Tan Haining, Yang Shenglin, Feng You, Liu Chunhui, Cao Jichao, Mu Guoying, Wang Fengshan
Institute of Biochemical and Biotechnological Drug, School of Pharmaceutical Science, National Glycoengineering Research Center, Shandong University, and Jinan Central Hospital and Clinical Medical College of Shandong University, Jinan, China.
J Biochem. 2008 Aug;144(2):207-13. doi: 10.1093/jb/mvn060. Epub 2008 May 7.
Endostatin (ES), as an angiogenesis inhibitor, has been approved by the State Food and Drug Administration (SFDA) in China for the treatment of patients with non-small-cell lung cancer. However, as a protein drug, there are a lot of obstacles on its clinical application, such as need of high dose to maintain its efficacy, expensive and poor stability, etc and limits its clinical use. In order to overcome these shortcomings, we chemically modified ES by polyethylene glycol and low molecular weight heparin (LMWH), respectively. The changes of the secondary structure of the modified products were studied by Fourier transform infrared spectroscopy and Circular dichroism spectra to obtain better ES derivatives. Our study demonstrated that the modified products have a better heat tolerance than ES towards. The result of secondary structure analysis suggests the percentage of beta-turn in whole protein is an important factor on the activity and heat stability and ES modified by LMWH can maintain higher activity and its secondary structure.

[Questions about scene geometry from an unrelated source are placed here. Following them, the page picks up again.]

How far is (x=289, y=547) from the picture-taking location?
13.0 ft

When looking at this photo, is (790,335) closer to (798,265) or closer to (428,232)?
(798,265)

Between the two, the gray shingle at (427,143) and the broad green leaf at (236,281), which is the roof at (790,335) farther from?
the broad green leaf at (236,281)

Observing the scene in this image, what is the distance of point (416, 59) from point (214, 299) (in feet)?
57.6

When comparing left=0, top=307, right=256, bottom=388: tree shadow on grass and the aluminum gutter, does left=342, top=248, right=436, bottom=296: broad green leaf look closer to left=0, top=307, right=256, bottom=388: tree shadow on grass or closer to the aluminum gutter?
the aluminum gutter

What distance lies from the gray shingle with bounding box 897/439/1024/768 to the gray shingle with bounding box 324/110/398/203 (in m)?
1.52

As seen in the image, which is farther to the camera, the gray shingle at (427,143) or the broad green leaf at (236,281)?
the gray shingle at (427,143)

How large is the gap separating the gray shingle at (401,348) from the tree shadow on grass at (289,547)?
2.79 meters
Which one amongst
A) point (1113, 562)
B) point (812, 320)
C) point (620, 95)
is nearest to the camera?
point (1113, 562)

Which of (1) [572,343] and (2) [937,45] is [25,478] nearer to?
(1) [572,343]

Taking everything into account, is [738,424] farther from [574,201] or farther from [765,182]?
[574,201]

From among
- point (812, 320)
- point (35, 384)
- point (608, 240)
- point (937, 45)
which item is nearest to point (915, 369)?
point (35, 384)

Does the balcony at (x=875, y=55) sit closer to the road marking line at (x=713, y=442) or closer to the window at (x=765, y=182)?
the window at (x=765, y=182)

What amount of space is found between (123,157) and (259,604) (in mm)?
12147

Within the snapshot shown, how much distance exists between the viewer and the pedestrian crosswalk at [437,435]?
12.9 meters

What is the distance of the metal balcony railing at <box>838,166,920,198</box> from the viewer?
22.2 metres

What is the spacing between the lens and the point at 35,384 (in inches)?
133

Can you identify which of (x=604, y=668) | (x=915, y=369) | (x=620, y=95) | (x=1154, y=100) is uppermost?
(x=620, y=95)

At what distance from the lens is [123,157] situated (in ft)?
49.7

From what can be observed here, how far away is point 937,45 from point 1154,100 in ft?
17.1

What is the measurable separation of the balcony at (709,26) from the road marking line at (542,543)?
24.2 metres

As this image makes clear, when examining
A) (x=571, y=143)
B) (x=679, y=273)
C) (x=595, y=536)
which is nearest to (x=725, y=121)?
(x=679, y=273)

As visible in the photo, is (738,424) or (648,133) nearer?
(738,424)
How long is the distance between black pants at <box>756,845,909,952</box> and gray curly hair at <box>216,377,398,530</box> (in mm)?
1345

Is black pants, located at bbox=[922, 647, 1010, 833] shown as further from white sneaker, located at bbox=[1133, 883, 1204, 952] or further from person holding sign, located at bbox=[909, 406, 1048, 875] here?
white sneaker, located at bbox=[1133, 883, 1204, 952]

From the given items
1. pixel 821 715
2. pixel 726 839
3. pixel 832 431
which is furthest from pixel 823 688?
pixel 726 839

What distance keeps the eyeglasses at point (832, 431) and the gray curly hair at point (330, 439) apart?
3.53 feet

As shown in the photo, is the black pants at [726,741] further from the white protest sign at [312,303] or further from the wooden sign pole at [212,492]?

内皮抑素(ES)作为一种血管生成抑制剂,已在中国获得国家食品药品监督管理总局(SFDA)批准,用于治疗非小细胞肺癌患者。然而,作为一种蛋白质药物,其临床应用存在诸多障碍,如需要高剂量以维持疗效、价格昂贵且稳定性差等,限制了其临床使用。为了克服这些缺点,我们分别用聚乙二醇和低分子量肝素(LMWH)对ES进行了化学修饰。通过傅里叶变换红外光谱和圆二色光谱研究了修饰产物二级结构的变化,以获得更好的ES衍生物。我们的研究表明,修饰产物比ES具有更好的耐热性。二级结构分析结果表明,整个蛋白质中β-转角的百分比是影响活性和热稳定性的重要因素,LMWH修饰的ES能保持较高的活性及其二级结构。